If Trump won’t tone it down, then other elected and political officials need to do it for him.
The country, particularly the Republican party, doesn’t have to keep giving Trump top billing. In terms he might understand, it’s time to move the former president out of the news-making penthouse with satellite service at the Ritz and check him into a room at a budget hotel that only has basic cable.
And maybe, in time, as he fades into irrelevancy, others will stop paying so much attention to so many false claims and attacks on democracy. And stop mimicking his bad behavior, particularly as the country is in an election year — one that I hope we can conduct without sore losers storming the Capitol because Trump told them to take matters into their own hands.
In particular, responsible members of Trump’s adopted Republican party — he is an opportunistic Republican, who saw easy pickings for his brand of attack politics — need to show they believe in something more than the next fundraiser at Mar-a-Lago. They need to show they are not afraid of the bully.
Like former Vice President Mike Pence did last week.
Pence spoke up and spoke out at a gathering of conservative lawyers meeting in Florida, telling the group — and the American public — that “President Trump is wrong” in claiming Pence could have and should have overturned the legally verified results of the 2020 presidential election. The election Trump lost fair and square, not that he ever won anything fair and square.
Pence said it would have been “un-American” for him to overturn the election results. He actually got a round of applause for his remarks. No doubt some of the lawyers figured Trump would not recognize them behind face masks.
Sadly, on the same day as Pence was telling the truth, the Republican National Committee held its winter meeting in Salt Lake City and voted overwhelmingly to censure two Republicans for serving on the House committee investigating the Jan. 6 attack on the Capitol.
A statement by the chair of the Republican National Committee defending the rioters for their “legitimate political discourse” prompted strong rebukes from Alaska Sen. Lisa Murkowski and Rep. Don Young, both solid Republicans. Murkowski wrote, “We cannot allow a false narrative to be created. We cannot deny the truth” of the effort to overturn the election.
Alaska’s other U.S. senator, Dan Sullivan, was silent, as he usually is when Trump is involved. Too bad he is missing in inaction.
Thank you to Murkowski and Young, and especially the former vice president, for speaking up and standing up for truth over Trump. In time, maybe more will do the same and the former president will find fewer people willing to follow his destructive path.

• Material:
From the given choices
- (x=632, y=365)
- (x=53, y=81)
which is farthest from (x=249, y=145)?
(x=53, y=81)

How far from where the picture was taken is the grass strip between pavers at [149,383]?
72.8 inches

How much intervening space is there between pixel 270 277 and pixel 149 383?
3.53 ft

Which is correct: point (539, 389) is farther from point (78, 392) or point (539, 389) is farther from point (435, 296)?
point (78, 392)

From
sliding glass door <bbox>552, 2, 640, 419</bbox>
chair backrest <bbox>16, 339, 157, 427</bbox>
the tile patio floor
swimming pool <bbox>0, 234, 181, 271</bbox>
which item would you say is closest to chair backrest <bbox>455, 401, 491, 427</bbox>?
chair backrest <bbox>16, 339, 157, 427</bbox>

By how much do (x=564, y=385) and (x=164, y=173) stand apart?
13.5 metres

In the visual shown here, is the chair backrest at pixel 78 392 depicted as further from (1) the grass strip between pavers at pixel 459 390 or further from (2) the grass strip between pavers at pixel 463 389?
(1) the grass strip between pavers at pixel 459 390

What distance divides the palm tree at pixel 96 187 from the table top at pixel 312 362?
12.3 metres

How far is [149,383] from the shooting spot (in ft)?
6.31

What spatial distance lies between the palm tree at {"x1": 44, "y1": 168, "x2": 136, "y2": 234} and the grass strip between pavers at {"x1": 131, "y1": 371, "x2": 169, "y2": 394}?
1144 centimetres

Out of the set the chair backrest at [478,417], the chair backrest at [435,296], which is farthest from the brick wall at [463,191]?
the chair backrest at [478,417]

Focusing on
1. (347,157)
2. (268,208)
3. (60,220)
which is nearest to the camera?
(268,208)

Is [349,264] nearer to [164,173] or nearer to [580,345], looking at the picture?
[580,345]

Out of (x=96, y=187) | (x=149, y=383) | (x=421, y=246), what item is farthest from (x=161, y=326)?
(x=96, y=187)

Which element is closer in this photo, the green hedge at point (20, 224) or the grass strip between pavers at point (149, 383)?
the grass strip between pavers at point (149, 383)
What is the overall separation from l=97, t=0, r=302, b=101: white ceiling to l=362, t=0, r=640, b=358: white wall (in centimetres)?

• Exercise description: Using the column above about Trump and the Republican Party, mark each statement yes or no depending on whether it agrees with the column, and quote the deciding words. (a) Pence called overturning the election results un-American. (b) The Republican National Committee held its winter meeting in Florida. (c) Dan Sullivan joined Murkowski and Young in rebuking the committee chair's statement.

• The response:
(a) Yes: "Pence said it would have been “un-American” for him to overturn the election results."
(b) No: "the Republican National Committee held its winter meeting in Salt Lake City"
(c) No: "Alaska’s other U.S. senator, Dan Sullivan, was silent"